News · OpenAI doa o AGENTS.md à nova Agentic AI Foundation da Linux Foundation
OpenAI doa o AGENTS.md à nova Agentic AI Foundation da Linux Foundation
Uma convenção em markdown para fornecer contexto de projeto a agentes torna-se um padrão partilhado, a par do MCP da Anthropic e do goose da Block.
O que a OpenAI entregou, na prática
A OpenAI está a cofundar a Agentic AI Foundation (AAIF) sob a alçada da Linux Foundation, juntamente com a Anthropic e a Block, e com o apoio da Google, Microsoft, AWS, Bloomberg e Cloudflare. O seu contributo para a fundação é o AGENTS.md.
O AGENTS.md é um ficheiro Markdown leve, pensado para coexistir com o README.md. Dá aos agentes de AI (mantém-se o acrónimo em inglês) de programação um local previsível onde encontrar instruções específicas do projeto — convenções de código, passos de build, requisitos de teste — para que um agente se comporte de forma consistente entre diferentes repositórios e cadeias de ferramentas.
O formato nasceu dentro da OpenAI como uma solução prática: o Codex precisava de uma forma fiável de localizar orientações específicas de cada projeto. A empresa relata que o Codex já ajudou a fazer merge de mais de dois milhões de pull requests públicos no GitHub, pelo que o problema que o AGENTS.md resolve foi algo que a OpenAI enfrentou primeiro, à escala.
Porque é que um ficheiro Markdown conta como infraestrutura de frontend
O AGENTS.md não é UI no sentido visual, mas funciona como a camada de interface entre uma base de código e os agentes que atuam sobre ela. É a superfície onde um desenvolvedor declara intenções a um colaborador máquina, sendo versionado e revisto como qualquer outro ficheiro do projeto.

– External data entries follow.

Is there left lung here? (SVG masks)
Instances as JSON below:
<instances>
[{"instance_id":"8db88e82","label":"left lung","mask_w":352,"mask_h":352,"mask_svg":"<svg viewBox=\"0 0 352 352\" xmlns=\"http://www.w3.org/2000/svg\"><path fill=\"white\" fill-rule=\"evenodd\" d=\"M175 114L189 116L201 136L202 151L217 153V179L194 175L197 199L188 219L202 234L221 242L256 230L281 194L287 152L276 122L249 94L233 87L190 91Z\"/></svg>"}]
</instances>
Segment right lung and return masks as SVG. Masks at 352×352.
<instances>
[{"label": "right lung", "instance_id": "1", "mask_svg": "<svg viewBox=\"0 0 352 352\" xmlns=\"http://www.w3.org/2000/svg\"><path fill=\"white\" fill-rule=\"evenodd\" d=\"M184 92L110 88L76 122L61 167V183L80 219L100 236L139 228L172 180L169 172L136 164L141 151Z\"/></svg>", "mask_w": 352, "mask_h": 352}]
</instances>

A OpenAI afirma que o formato foi adotado por mais de 60 000 projetos open-source desde o seu lançamento em agosto de 2025, e enumera ferramentas de agentes como Amp, Cursor, Devin, Factory, Gemini CLI, GitHub Copilot, Jules e VS Code entre os utilizadores. Essa abrangência é o essencial: uma convenção só reduz atrito se todas as ferramentas que a equipa já usa a interpretarem da mesma forma.
O anúncio também associa o AGENTS.md a um trabalho de frontend mais amplo. A OpenAI nota que estendeu o seu Apps SDK a todos os desenvolvedores de MCP na semana passada através do MCP Apps, uma colaboração com a Anthropic e o MCP-UI destinada a construir experiências interativas, potenciadas por agentes, em várias plataformas.
O detalhe de governação que altera o cálculo
A AAIF funciona como um fundo dirigido sob a Linux Foundation, o organismo que tem gerido o Linux Kernel, o Kubernetes, o Node.js e o PyTorch. A OpenAI enquadra o objetivo de forma direta.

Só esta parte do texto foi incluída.